→ **Travail à faire**: Recopiez à l'identique tout ce qui va de la ligne contenant « I have these » jusqu'à la dernière des lignes enregistrées, ces deux lignes comprises.

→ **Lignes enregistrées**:
= = = = =

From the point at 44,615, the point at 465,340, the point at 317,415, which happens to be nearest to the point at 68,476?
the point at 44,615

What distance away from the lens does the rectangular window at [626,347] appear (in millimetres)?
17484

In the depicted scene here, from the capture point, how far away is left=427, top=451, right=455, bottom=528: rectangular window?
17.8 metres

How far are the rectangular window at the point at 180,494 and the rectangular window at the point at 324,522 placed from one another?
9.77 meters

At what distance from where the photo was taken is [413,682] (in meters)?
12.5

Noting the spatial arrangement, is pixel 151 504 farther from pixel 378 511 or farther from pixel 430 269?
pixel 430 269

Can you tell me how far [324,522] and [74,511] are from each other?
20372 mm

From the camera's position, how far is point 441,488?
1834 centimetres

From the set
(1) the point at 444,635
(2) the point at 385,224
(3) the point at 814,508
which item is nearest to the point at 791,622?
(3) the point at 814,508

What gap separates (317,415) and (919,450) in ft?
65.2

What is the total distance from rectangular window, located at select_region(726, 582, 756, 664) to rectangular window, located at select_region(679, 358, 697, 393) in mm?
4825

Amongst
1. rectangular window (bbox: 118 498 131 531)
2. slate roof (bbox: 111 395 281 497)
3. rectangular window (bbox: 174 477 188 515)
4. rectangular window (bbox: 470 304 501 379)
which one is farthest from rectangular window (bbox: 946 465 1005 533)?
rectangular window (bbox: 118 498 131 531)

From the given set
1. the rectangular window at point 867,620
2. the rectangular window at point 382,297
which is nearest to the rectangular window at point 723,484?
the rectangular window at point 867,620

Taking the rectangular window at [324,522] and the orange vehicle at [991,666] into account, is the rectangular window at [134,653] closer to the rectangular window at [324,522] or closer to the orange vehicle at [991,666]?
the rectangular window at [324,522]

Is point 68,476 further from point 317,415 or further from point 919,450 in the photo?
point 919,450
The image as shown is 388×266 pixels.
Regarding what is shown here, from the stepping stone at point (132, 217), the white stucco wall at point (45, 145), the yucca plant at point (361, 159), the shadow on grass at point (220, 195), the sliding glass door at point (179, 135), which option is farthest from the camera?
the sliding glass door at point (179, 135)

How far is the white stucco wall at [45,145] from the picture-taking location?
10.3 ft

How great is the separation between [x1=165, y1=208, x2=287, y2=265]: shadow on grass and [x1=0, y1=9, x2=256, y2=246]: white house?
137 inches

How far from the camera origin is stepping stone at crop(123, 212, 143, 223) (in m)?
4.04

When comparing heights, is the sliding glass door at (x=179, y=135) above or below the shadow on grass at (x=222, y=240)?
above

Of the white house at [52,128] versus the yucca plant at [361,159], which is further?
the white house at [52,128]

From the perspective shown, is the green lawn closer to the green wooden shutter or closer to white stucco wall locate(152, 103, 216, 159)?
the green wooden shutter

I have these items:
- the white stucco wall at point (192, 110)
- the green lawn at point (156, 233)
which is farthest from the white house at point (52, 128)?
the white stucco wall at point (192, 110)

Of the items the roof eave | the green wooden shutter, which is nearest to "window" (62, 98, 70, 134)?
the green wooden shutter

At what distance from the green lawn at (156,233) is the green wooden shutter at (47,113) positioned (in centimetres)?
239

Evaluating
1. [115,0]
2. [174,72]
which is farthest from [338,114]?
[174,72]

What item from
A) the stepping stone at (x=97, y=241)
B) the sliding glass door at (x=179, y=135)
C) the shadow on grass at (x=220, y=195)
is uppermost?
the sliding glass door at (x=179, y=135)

= = = = =

→ **Solution rédigée**:
I have these items:
- the white stucco wall at point (192, 110)
- the green lawn at point (156, 233)
which is farthest from the white house at point (52, 128)?
the white stucco wall at point (192, 110)

Of the items the roof eave | the green wooden shutter, which is nearest to "window" (62, 98, 70, 134)?
the green wooden shutter

At what distance from the green lawn at (156,233) is the green wooden shutter at (47,113) positioned (in centimetres)?
239

Evaluating
1. [115,0]
2. [174,72]
which is farthest from [338,114]?
[174,72]

What item from
A) the stepping stone at (x=97, y=241)
B) the sliding glass door at (x=179, y=135)
C) the shadow on grass at (x=220, y=195)
is uppermost?
the sliding glass door at (x=179, y=135)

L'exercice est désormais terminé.